We can compare these numbers to the increases in average calories per day we reviewed earlier. Sure, consumption in the US went from 2,025 calories per day in 1970 to 2,481 calories per day in 2010, a difference of 456 calories. But consider Poehlman et al. (1986), where researchers fed a group of 12 men 1,000 extra calories a day for 22 days. On average the men gained about 5 lbs (2.2 kg), but some of them actually lost weight instead.

I think this is flawed. Clearly, overeating for your entire life will probably have different effects from overeating for 22 days. There are a lot of 22-day periods in a person’s life. Someone on their 30th birthday has gone through nearly 500 of them.
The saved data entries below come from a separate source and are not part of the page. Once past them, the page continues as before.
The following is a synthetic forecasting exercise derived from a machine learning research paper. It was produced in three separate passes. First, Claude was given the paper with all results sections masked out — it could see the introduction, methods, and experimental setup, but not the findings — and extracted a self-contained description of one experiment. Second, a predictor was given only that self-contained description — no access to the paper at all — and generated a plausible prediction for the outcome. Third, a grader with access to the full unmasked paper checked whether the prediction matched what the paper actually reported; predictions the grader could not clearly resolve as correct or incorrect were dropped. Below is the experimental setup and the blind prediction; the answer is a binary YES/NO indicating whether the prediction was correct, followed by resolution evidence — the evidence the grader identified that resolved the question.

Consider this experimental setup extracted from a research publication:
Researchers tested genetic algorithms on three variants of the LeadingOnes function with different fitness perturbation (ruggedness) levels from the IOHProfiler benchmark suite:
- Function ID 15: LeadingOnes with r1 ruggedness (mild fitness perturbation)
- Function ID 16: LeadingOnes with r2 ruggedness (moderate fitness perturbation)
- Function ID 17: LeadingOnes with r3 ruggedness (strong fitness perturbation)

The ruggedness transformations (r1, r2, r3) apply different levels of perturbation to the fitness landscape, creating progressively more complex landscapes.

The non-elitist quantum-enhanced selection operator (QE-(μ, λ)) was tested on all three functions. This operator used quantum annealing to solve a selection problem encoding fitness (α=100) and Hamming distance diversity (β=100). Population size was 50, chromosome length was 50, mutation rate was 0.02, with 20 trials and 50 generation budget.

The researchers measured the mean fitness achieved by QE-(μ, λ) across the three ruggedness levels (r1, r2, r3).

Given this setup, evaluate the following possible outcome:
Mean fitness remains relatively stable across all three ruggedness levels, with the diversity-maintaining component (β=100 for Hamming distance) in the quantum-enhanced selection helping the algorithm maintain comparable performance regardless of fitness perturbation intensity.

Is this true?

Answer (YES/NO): NO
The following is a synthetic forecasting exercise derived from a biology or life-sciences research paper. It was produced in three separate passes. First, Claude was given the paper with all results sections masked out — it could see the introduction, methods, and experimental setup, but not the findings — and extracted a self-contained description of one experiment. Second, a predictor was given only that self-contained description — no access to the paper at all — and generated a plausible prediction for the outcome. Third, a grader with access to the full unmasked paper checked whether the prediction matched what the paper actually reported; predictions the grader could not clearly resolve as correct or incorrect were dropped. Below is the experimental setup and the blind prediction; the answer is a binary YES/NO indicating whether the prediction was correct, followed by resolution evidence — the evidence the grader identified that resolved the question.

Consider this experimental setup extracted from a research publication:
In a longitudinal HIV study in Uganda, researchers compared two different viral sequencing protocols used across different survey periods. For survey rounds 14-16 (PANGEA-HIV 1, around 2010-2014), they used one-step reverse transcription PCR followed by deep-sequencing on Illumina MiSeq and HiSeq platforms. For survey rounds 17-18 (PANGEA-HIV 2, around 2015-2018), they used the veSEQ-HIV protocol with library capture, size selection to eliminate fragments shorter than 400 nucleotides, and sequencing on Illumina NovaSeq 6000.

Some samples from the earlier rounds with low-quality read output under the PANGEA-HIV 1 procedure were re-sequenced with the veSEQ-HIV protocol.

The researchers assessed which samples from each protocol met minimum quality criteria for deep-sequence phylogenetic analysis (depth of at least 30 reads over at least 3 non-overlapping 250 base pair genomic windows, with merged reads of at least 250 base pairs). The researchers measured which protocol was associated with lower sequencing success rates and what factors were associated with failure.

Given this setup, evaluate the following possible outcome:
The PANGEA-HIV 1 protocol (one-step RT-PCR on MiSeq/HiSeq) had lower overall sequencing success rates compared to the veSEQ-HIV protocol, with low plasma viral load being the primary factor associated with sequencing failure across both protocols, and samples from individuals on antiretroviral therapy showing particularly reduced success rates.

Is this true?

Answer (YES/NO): NO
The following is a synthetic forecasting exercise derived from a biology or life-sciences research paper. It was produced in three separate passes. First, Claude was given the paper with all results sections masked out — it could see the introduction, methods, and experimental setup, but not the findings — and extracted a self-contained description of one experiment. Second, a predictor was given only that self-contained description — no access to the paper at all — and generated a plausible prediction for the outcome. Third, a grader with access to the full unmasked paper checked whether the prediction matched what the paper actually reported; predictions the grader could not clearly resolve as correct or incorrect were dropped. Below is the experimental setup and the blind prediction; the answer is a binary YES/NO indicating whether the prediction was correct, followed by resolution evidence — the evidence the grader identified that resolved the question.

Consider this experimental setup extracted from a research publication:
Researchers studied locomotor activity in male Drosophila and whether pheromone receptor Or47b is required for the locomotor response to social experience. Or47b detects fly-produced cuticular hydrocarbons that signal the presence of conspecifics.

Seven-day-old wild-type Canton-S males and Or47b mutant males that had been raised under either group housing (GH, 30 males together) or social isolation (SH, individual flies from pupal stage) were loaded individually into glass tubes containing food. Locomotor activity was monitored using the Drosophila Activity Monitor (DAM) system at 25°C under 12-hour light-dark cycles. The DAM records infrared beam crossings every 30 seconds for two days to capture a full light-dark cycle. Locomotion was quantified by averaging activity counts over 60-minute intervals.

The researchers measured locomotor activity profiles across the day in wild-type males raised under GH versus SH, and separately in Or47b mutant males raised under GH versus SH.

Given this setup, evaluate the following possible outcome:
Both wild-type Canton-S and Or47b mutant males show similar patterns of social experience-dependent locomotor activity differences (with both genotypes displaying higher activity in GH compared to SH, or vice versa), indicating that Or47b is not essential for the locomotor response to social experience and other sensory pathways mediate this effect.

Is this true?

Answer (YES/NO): NO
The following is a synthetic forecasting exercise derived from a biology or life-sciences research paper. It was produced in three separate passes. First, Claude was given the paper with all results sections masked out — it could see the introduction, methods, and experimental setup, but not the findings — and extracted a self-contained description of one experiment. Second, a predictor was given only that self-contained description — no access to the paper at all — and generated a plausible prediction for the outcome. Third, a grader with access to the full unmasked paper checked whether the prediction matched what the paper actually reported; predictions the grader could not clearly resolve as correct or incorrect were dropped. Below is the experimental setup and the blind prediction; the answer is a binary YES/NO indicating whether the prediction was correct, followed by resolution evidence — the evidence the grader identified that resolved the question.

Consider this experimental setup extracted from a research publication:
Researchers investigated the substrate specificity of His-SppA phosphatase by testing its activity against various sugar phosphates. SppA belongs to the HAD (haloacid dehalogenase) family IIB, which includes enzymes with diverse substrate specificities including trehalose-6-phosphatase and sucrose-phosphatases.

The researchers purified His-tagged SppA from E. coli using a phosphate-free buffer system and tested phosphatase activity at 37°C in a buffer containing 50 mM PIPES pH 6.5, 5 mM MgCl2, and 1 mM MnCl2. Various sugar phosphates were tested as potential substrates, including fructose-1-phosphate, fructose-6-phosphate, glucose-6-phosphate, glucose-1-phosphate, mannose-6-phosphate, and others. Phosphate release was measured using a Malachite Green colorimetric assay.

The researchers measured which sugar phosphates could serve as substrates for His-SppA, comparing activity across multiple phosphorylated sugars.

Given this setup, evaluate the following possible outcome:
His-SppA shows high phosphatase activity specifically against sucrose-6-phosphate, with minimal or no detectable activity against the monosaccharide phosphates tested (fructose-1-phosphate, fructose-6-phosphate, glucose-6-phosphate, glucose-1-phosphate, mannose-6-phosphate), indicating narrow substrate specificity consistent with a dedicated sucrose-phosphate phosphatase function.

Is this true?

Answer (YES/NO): NO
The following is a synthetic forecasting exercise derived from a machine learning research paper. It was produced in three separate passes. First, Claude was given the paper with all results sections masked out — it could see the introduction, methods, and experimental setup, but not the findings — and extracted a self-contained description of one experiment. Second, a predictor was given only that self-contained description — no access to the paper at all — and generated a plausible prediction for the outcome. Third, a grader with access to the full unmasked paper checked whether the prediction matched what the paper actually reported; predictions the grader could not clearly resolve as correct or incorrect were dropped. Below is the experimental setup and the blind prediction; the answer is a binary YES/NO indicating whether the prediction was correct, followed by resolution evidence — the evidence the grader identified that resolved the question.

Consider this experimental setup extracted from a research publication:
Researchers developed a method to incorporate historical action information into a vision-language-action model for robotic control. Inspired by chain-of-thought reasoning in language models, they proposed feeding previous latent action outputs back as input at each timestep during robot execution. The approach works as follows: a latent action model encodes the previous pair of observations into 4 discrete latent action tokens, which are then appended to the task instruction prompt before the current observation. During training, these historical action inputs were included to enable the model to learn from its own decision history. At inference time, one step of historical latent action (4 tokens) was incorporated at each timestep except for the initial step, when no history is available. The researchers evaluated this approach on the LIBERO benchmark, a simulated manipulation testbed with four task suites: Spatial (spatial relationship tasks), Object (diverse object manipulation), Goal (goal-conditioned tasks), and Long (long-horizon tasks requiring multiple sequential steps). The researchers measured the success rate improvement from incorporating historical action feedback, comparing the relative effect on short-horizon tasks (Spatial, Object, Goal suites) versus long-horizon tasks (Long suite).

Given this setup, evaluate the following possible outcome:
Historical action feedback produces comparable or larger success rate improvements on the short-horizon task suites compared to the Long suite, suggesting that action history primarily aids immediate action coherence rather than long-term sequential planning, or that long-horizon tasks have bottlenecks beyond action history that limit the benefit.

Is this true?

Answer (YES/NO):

If you try to make an educated guess on whether 456 extra kcal/​day is enough to explain the change in average body weight, instead of assuming that 22 days of overeating will have the same effects as 3 decades of overeating and considering the question closed, you not only find that the 456 kcal number is enough, but you find that it is way too high — which just renders SMTM’s point all the more bizarre. Let me explain.

How much body weight can you expect to gain if you start eating 456 extra kcal per day? Some people bring up the “3,500 kcal = 1 lb” rule of thumb and predict you’d gain 47.6 lb per year, or… a comical 1,428 lb by age 30. But that is not a good model, because eventually your energy expenditure will catch up with your increased energy intake. So what would a better model say?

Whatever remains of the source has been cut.